Funding bid submitted for ‘transformational’ projects

Clare Hayward, chair of Cheshire and Warrington LEP

Cheshire and Warrington Local Enterprise Partnership (LEP) has submitted a number of diverse and ambitious projects to the Government for funding through its Comprehensive Spending Review.

It seeks to position the sub-region at the heart of the UK’s low carbon revolution and leading the way in efforts to “level-up” the economy.

The submission identifies a programme of investment of around £100m per year over the next four years that will put Cheshire and Warrington and the UK at the forefront of the world’s fight against both climate change and disease, and ensure that everyone in the sub-region has access to the training they need if they are to find new jobs post-the Covid-19 pandemic.

The Cheshire and Warrington economy has doubled in size over the last 20 years to a GVA, pre-Covid, of almost £32.5bn and has the potential to double again over the next 20 years.

Clare Hayward MBE, chair of the Cheshire and Warrington LEP, said: “These exciting projects have the potential to transform our sub-region and the wider North West, creating high-skilled jobs and opportunities for all.”

The projects in the CSR submission submitted to the Government include life sciences, low carbon energy and logistics – where Cheshire and Warrington have existing strengths and potential for further transformational growth.

Hayward added: “Cheshire and Warrington is ready to play a leading role in the post-Covid-19 recovery plan – we have the knowledge, the skills and the assets waiting be unleashed. We’ve all have seen how the economic landscape has been changed this year, and while challenges remain, we are have set out a positive vision for the future, and we look forward to engaging with our partners in central Government to take forward our proposals.”

The submission includes accelerating plans for an Energy Innovation District around Ellesmere Port’s industrial cluster, which would become a world-leading centre of low carbon energy, driving economic growth and also significantly reducing the region’s carbon emissions.

One specific project is Hynet North West, a hydrogen energy and Carbon Capture, Usage and Storage project which is aiming to reduce carbon emissions from industry.

Hynet has the potential to create £17bn Gross Value Added for the North West economy with 5,000 North West jobs created to 2025 and many more beyond, whilst also delivering more than 1m tonnes of carbon dioxide savings per annum.

The LEP is seeking a contribution of £200m out of the £800m pledged by Government for capital funding to Carbon Capture Usage and Storage projects.

The LEP is also seeking to maximise Cheshire’s strengths in life sciences by working with the Government-funded Medicines Discovery Catapult based at the Alderley Park campus to create a Catapult Quarter and a new £40m National Translational Technology Development Centre.
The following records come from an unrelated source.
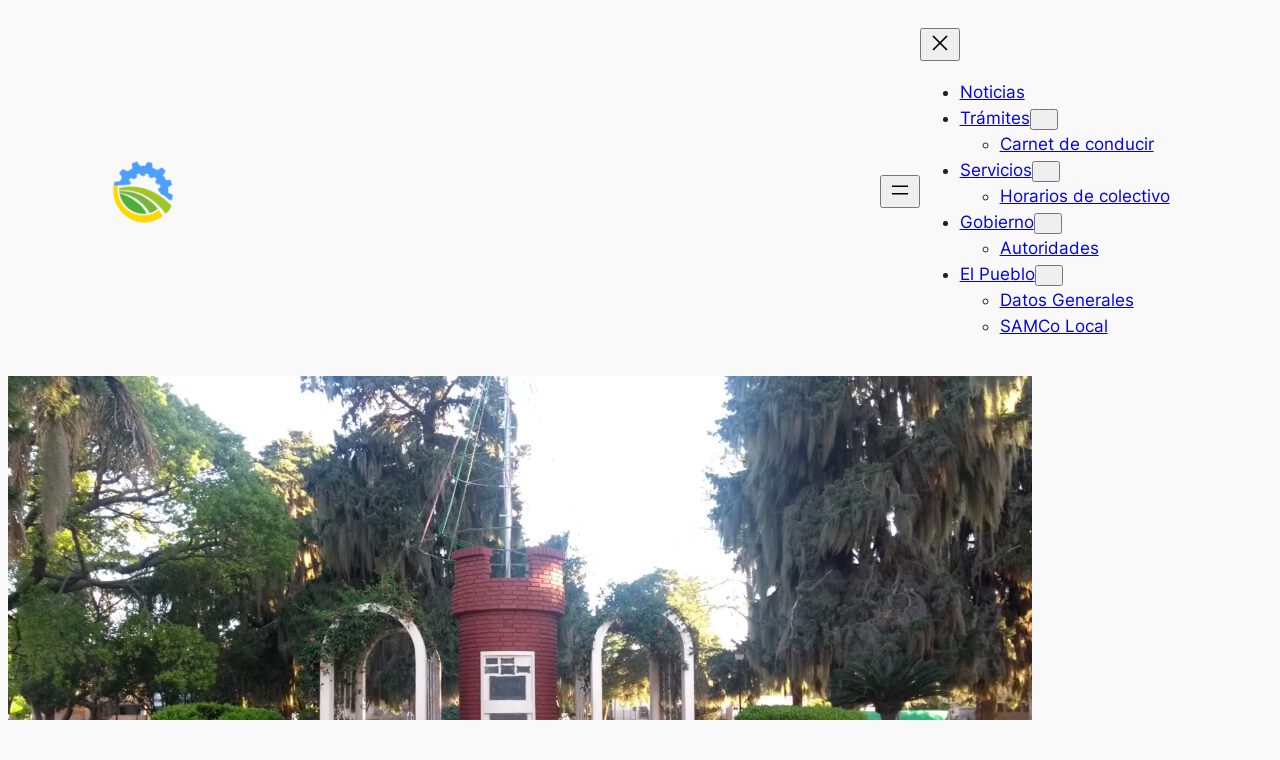

--- FILE ---
content_type: application/javascript
request_url: https://www.meteored.com.ar/wid_loader/3772235cbf4fe8efbafaa40ff34c0be4
body_size: 169
content:
(function(w) {var d = w.document;var c = d.getElementById("cont_3772235cbf4fe8efbafaa40ff34c0be4");if (c) {c.style.cssText = "width: 505px; color: #868686; background-color: #FFFFFF; border:1px solid #FFFFFF; margin: 0 auto; font-family: Roboto;";var e = d.createElement("iframe");e.style.cssText = "width:505px; color:#868686; height:217px;";e.id = "3772235cbf4fe8efbafaa40ff34c0be4";e.src='https://www.meteored.com.ar/getwid/3772235cbf4fe8efbafaa40ff34c0be4';e.frameBorder = 0;e.allowTransparency = true;e.scrolling = "no";e.name = "flipe";c.appendChild(e);}})(window);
These schemes would exploit the area’s critical mass of expertise and infrastructure in diagnostics and the development and commercialisation of novel complex medicines.

It is also seeking funding to enable it to contribute £10m towards a new £50m fund for Greater Manchester and Cheshire to enable continued support for early stage life sciences companies.

The original £31m Cheshire and Greater Manchester Life Science Fund raised in 2015-16, to which the LEP invested £10m of Local Growth Funding is nearly fully invested, and the new fund would meet high demand for more early-stage funding for the sector.

A third pillar of the submission seeks Government support to enable Cheshire and Warrington to exploit the opportunities of the arrival of HS2 services at Crewe and Northern Powerhouse Rail at Warrington.

A key proposal is to create a High-Speed Growth Corridor that runs from Crewe to Warrington.

The HS2 Growth Corridor has the potential to deliver 6m sq ft of new office space, 9,000 new jobs and in excess of £280m of investment.

The Growth Corridor will bring together key strategic employment sites, housing growth areas and town centre regeneration programmes in the towns of Crewe, Middlewich, Winsford, Northwich and Warrington. It will build on traditional strengths in high value manufacturing, engineering and logistics as well as growing financial and professional services in Crewe and Warrington.

In addition, to allow the LEP continue its support to re-train and upskill employee, and helping the unemployed back into work, Cheshire and Warrington is looking for Government funding of £30m per year of revenue to enable us to provide a highly trained workforce.